▶ _Stated exercise_
Word for word, copy all the data and drop the pictures.
-------
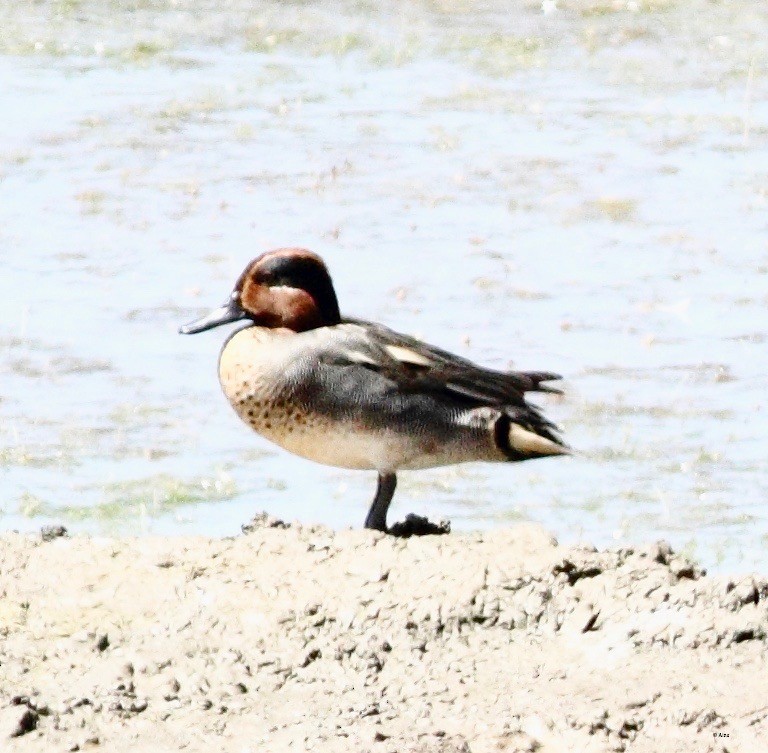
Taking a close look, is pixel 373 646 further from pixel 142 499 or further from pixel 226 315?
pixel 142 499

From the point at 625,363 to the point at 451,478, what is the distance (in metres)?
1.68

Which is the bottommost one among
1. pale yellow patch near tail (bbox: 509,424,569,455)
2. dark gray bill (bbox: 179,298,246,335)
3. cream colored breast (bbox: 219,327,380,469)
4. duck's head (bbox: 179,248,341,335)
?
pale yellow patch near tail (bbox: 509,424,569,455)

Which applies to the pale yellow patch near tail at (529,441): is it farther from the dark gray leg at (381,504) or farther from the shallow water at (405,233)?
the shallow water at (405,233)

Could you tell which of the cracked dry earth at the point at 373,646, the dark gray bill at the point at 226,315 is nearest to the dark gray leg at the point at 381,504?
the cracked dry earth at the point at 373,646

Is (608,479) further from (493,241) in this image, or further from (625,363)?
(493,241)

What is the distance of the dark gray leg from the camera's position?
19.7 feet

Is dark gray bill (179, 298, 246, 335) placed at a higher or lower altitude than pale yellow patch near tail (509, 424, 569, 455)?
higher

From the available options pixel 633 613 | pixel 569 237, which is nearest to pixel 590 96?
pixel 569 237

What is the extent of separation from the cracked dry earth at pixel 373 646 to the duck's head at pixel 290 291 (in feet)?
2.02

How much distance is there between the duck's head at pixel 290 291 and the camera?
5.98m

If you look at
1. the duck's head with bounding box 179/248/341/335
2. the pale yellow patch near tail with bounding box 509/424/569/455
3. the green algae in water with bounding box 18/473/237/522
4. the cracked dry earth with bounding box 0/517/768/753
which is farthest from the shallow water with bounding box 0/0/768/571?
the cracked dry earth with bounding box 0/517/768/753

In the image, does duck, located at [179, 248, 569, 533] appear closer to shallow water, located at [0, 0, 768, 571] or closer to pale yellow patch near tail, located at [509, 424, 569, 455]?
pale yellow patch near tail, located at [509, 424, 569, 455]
-------
▶ _Reply to the exercise_
Taking a close look, is pixel 373 646 further from pixel 142 499 or further from pixel 226 315?
pixel 142 499

From the point at 625,363 to the point at 451,478, what is the distance (in metres)?
1.68

Which is the bottommost one among
1. pale yellow patch near tail (bbox: 509,424,569,455)
2. dark gray bill (bbox: 179,298,246,335)
3. cream colored breast (bbox: 219,327,380,469)
4. duck's head (bbox: 179,248,341,335)
?
pale yellow patch near tail (bbox: 509,424,569,455)

Which applies to the pale yellow patch near tail at (529,441): is it farther from the dark gray leg at (381,504) or farther from the shallow water at (405,233)?
the shallow water at (405,233)

Could you tell which of the cracked dry earth at the point at 373,646, the dark gray bill at the point at 226,315 is nearest to the dark gray leg at the point at 381,504?
the cracked dry earth at the point at 373,646

Is (608,479) further from (493,241) in this image, or further from (625,363)?
(493,241)

What is the distance of the dark gray leg from the camera's position?
19.7 feet

Is dark gray bill (179, 298, 246, 335) placed at a higher or lower altitude than pale yellow patch near tail (509, 424, 569, 455)?
higher

From the available options pixel 633 613 | pixel 569 237, which is nearest to pixel 590 96?
pixel 569 237

What is the extent of separation from the cracked dry earth at pixel 373 646 to the duck's head at pixel 290 291 (in feet)?
2.02

How much distance is there between the duck's head at pixel 290 291 and the camera?
5.98m

If you look at
1. the duck's head with bounding box 179/248/341/335
2. the pale yellow patch near tail with bounding box 509/424/569/455
3. the green algae in water with bounding box 18/473/237/522
4. the cracked dry earth with bounding box 0/517/768/753
which is farthest from the shallow water with bounding box 0/0/768/571?
the cracked dry earth with bounding box 0/517/768/753

In the image, does duck, located at [179, 248, 569, 533] appear closer to shallow water, located at [0, 0, 768, 571] or closer to pale yellow patch near tail, located at [509, 424, 569, 455]?
pale yellow patch near tail, located at [509, 424, 569, 455]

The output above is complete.